### TEXT BLOCK
= Beginning of Section =

Showing posts with label Lent 2012. Show all posts
Showing posts with label Lent 2012. Show all posts

Saturday, April 7, 2012

Where we wait

If a man die, shall he live again? all the days of my appointed time will I wait, till my change come. (Job 14.14)



(Good Friday and Holy Saturday: the final days of Lent)

Thursday, April 5, 2012

In and out

(A guest post by George MacDonald on this thirty-seventh day of Lent)

"...home, as you may or may not know, is the only place where you can go out and in. There are places you can go into, and places you can go out of; but the one place, if you do but find it, where you may go out and in both, is home." 

Lilith (1895), Chapter 3

George is the author of numerous fantasies, fairy tales, novels, sermons, and essays. He died in 1905.  Learn more about him at http://glowwormandstar.tumblr.com/.

Tuesday, April 3, 2012

Hands do the talking

 (A guest post by Eric on this thirty-fifth day of Lent)

= End of Section =

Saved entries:

= Beginning of Section =

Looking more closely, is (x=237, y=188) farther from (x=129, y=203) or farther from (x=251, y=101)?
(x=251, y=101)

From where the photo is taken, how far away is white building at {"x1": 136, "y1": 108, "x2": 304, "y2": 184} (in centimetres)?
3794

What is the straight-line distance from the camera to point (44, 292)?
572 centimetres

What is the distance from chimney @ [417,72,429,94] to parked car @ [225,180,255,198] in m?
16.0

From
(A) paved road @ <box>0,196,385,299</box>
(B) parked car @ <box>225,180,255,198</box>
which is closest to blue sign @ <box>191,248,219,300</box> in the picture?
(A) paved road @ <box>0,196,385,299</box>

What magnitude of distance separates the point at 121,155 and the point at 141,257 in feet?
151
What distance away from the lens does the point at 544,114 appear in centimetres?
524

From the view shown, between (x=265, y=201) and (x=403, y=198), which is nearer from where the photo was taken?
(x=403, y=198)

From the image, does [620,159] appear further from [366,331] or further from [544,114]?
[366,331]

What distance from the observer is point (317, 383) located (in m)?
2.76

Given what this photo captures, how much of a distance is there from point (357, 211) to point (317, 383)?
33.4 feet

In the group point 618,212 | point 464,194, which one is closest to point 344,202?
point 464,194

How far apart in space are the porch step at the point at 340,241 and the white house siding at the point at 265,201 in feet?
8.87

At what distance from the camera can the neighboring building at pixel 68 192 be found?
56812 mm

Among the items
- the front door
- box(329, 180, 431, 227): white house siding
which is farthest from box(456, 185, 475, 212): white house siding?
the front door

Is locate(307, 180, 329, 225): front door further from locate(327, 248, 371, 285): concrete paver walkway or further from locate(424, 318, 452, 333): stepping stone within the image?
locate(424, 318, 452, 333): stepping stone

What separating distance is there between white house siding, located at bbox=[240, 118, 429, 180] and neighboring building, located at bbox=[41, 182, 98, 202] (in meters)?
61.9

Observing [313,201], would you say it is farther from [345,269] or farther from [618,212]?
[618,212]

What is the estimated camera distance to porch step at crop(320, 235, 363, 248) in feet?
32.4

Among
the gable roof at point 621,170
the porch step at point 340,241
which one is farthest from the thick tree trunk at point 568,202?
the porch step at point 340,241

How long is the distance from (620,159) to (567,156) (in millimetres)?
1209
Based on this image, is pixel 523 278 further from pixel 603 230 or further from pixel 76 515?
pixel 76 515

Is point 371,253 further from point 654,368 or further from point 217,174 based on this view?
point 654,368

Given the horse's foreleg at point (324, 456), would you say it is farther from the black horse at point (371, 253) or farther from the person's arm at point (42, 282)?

= End of Section =

From the Lent 2012 posts, output word for word the part that opens with the words containing "Lilith (1895), Chapter" and closes with "thirty-fifth day of Lent)".

### WORKED SOLUTION
Lilith (1895), Chapter 3

George is the author of numerous fantasies, fairy tales, novels, sermons, and essays. He died in 1905.  Learn more about him at http://glowwormandstar.tumblr.com/.

Tuesday, April 3, 2012

Hands do the talking

 (A guest post by Eric on this thirty-fifth day of Lent)